The entry point must respect a strict structure in order to be recognised as a service package within the Mineral framework.

import 'package:mineral_package/mineral_package.dart';

class JsonPlaceholderService extends MineralPackage {
  @override
  String namespace = 'Mineral/Plugins/JsonPlaceholder';

  @override
  String label = 'JsonPlaceholder';

  @override
  String description =  'Used to call the JsonPlaceholder api.';

  Future<void> init () async {
    // Executed code when the package was loaded by the framework
  }
  
  // Your methods here
}

Next we will export our service to the entry point of the package lib/json_placeholder_api.dart.

export 'src/json_placeholder_service';

Consume our service into our Discord application

If you have published your package on the dart pub registry, you can now install it within your Discord application.

Otherwise, if you have simply published it to a repository with public visibility on a git platform, you can install it as follows.

# pubspec.yaml
dependencies:
  git:
   url: <git repository url>
   ref: <branch>

Now that your package is installed, all you have to do is add it as a module to your src/main.dart file.

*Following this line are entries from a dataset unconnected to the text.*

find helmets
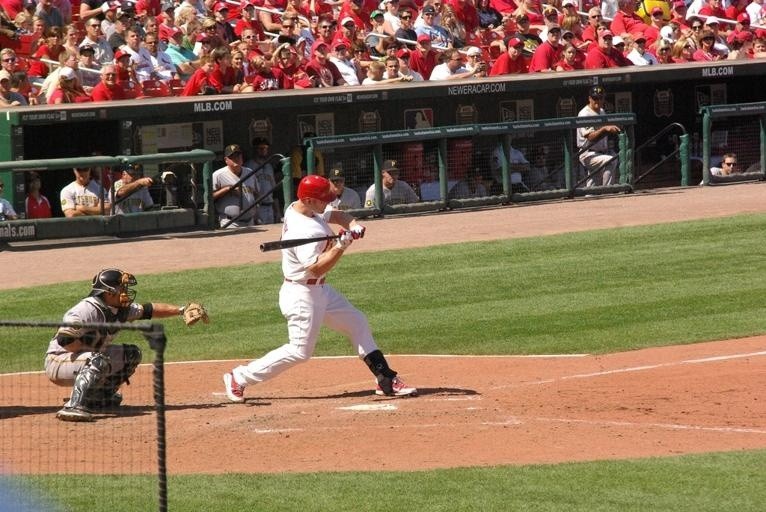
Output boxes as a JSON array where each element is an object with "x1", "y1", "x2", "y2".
[
  {"x1": 90, "y1": 268, "x2": 137, "y2": 308},
  {"x1": 297, "y1": 175, "x2": 337, "y2": 202}
]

Congratulations ! You have just published your first package for the Mineral framework !

You can now add your module within the src/main.dart file as shown below.

import 'package:mineral/core.dart';
import 'package:json_placeholder_api/json_placeholder_api.dart';

void main () async {
  final jsonPlaceholderService = JsonPlaceholderService();

	Kernel kernel = Kernel()
		..intents.defined(all: true)
		..modules.register([jsonPlaceholderService]);
		
	await kernel.init();
}

It is important to note that you can request parameters in your service builder to provide a customisation option for your service.